§ **Problem**
Write what comes next in the blog post below about the Special Olympics World Games opening ceremony, picking up after its final sentence.

§ **Source text**
- - - - -

The Special Olympics World Games began last night in Los Angeles. An unbelievably inspirational gathering of athletes & delegates from around the globe all coming together to do their very best to do their very best.
We’re a new family to Special Olympics. Henry’s been doing things on a low level for a couple of years, but this year was the first year he did well enough for us to get a glimpse of the scope of Special Olympics. Going to the state games was an experience – some good, some bad – but gave us a feeling of how very, very important this is for the athletes.
I decided last night to forgo watching Hannibal live in order to livestream the Opening Ceremonies. I thought, “This will be amazing – to watch all these athletes from the 4 corners of the globe marching in, so excited to be there, so excited to compete, so filled with amazement! So I watched. I began live blogging what I saw -the different countries and the number of delegates they have. The faces, the wonder, the thrill! Then they would cut away to talk to some person like an executive or a neurotypical athlete or someone on the board of Special Olympics. And while that happened, I’d miss some of the countries. And I started to get annoyed.
See, here’s the thing. I’m glad there’s Special Olympics. I’m so thankful Eunice Kennedy Shriver started it and it has grown into what it is today. Because of Special Olympics, my son gets the opportunity to do things he wouldn’t, normally, and the exposure Special Olympics gets creates acceptance, inclusion, exposure of these athletes – heck, just PEOPLE with intellectual & physical disabilities – that wouldn’t otherwise happen. So do not get me wrong – I am thankful for those who began Special Olympics, those who work for, volunteer for, those who serve and promote and otherwise do everything that must be done to make these Games happen.
However. The focus I saw on Saturday night was wrong. The fact that they cut away from the athletes marching in so they could interview someone who IS NOT COMPETING is, I believe, wrong. The fact that we had to hear from yet another Goodwill ambassador instead of seeing the faces of athletes from Singapore, Slovakia, Suriname, Swaziland and others is wrong. The fact that every time a “named” athlete came in with a country’s group the ESPN cameras followed that person & put their name up on the screen was wrong. The fact that as Brazil’s athletes marched in, the camera focused on the PRESIDENT OF ESPN and scrolled his name was wrong. The fact that I had to watch Steve Garvey and Michelle Kwan and Bart Connor and Michael Phelps walk in and have attention paid to them instead of the athletes they marched with made me angry.
Then, I realized that during this 3 hour long opening ceremony, athletes had been corralled & staged outside in the Los Angeles sun and made to wait until it was their turn to march. I know that most people don’t know what it’s like to have a group of people with Down Syndrome, autism, Fragile X, and all these other issues have to WAIT. And wait. And wait. And then march in amid deafening noise, bright lights, and confusion. And then be expected to sit in their folding chairs and wait for the rest of the countries to enter the stadium.

- - - - -

(Dataset rows)
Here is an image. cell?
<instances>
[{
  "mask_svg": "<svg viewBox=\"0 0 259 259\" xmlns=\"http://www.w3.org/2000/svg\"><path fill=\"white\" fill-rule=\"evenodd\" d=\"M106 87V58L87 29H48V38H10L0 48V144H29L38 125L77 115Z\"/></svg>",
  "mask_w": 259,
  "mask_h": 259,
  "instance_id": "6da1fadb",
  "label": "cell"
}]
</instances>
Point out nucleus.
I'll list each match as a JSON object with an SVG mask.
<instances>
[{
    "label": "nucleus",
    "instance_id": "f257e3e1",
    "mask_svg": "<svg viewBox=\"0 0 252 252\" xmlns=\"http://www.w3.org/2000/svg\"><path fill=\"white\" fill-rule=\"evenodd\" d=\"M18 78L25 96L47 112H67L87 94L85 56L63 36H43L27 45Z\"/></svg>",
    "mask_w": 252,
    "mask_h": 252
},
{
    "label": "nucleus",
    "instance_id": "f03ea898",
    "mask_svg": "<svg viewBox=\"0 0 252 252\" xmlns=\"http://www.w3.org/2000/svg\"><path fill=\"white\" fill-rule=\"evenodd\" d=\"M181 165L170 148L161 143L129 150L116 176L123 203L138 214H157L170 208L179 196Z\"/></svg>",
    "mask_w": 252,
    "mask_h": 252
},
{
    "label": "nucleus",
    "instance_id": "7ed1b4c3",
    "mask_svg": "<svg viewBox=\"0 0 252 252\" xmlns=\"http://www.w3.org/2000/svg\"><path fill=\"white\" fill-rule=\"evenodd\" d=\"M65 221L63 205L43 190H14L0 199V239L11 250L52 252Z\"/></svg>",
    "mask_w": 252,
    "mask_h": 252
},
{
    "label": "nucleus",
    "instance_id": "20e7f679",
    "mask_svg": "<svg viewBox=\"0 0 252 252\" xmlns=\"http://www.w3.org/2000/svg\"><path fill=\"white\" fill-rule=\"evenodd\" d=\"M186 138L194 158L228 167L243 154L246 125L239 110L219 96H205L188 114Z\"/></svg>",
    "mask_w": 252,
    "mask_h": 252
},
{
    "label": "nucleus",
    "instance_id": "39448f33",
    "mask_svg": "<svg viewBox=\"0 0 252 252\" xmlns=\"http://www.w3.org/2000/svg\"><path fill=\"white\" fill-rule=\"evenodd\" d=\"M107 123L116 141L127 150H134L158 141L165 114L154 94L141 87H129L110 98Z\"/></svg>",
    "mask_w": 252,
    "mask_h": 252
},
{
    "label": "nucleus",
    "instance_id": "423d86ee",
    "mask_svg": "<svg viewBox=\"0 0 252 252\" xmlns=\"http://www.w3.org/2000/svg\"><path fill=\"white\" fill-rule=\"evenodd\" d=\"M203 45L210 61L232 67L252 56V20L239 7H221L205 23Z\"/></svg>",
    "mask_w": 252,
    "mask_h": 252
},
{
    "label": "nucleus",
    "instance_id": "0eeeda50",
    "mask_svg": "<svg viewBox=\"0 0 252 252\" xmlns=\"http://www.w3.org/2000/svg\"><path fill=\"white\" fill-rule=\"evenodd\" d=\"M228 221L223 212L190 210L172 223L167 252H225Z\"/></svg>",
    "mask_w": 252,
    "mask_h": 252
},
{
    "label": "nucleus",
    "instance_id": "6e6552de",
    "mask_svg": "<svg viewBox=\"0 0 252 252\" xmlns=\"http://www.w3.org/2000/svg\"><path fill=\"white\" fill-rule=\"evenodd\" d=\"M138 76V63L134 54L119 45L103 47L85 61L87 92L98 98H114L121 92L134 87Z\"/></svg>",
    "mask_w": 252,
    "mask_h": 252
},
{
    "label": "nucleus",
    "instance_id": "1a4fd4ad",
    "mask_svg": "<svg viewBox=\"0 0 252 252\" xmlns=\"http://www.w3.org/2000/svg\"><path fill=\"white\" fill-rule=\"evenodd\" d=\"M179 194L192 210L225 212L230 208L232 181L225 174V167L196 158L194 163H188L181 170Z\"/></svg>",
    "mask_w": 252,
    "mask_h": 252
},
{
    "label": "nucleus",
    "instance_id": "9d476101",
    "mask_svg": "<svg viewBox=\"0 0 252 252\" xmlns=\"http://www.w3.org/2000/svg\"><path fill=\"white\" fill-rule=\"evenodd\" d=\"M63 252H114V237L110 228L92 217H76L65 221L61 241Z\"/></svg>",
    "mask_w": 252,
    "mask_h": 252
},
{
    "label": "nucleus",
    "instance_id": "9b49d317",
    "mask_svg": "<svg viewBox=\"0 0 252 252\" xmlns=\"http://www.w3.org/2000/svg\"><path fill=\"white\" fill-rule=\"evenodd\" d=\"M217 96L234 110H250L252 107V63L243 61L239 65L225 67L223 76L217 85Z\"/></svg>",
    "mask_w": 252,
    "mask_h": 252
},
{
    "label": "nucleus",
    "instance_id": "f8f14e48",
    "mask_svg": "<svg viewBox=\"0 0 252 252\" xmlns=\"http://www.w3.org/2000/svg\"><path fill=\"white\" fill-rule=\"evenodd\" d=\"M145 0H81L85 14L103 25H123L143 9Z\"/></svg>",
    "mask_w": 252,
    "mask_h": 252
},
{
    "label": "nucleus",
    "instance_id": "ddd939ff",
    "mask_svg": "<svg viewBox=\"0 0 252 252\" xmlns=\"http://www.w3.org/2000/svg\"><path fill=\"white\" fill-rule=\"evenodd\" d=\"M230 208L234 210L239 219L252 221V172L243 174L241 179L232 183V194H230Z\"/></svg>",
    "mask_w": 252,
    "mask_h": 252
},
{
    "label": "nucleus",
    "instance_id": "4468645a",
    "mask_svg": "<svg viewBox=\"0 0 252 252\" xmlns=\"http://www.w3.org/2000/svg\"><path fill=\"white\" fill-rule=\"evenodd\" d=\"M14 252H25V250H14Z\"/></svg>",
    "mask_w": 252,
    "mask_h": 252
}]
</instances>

- - - - -

§ **Task answer**
I do know what that’s like. And I only have Henry. There is no way on God’s green earth Henry could do that. Now, I know he’s not a World Games level athlete and perhaps most of them have a higher level of ability in these areas. But I heard from someone who was there that many of the athletes could not do it the way this ceremony wanted them to. They couldn’t wait in the hot sun. They couldn’t march in and sit in their folding chairs and wait. They had to get up, move around, go for a walk. Some, I heard, even had to leave.
These athletes sat in staging areas waiting for Jimmy Kimmel, Nicole Scherzinger, and other celebrities gave their performances – performances that did not need to be given. Or that could have been given after everyone was in and they all could enjoy them. I heard that later performances were half-hearted and not nearly up to par which brought the excitement level back down.
I watched all these countries march in and then we heard from Tim Shriver – who actually gave a great speech. There was a contingent of athletes (or other participants, I’m not sure) behind him that he included and communicated with. He was encouraging, he engaged the athletes, he spoke TO them instead of about them. Then he introduced his sister, Maria. She swooped out on stage to hug her brother, completely ignoring the line of athletes behind her who were reaching out for high-fives. Some of those people were visibly disappointed that she did that.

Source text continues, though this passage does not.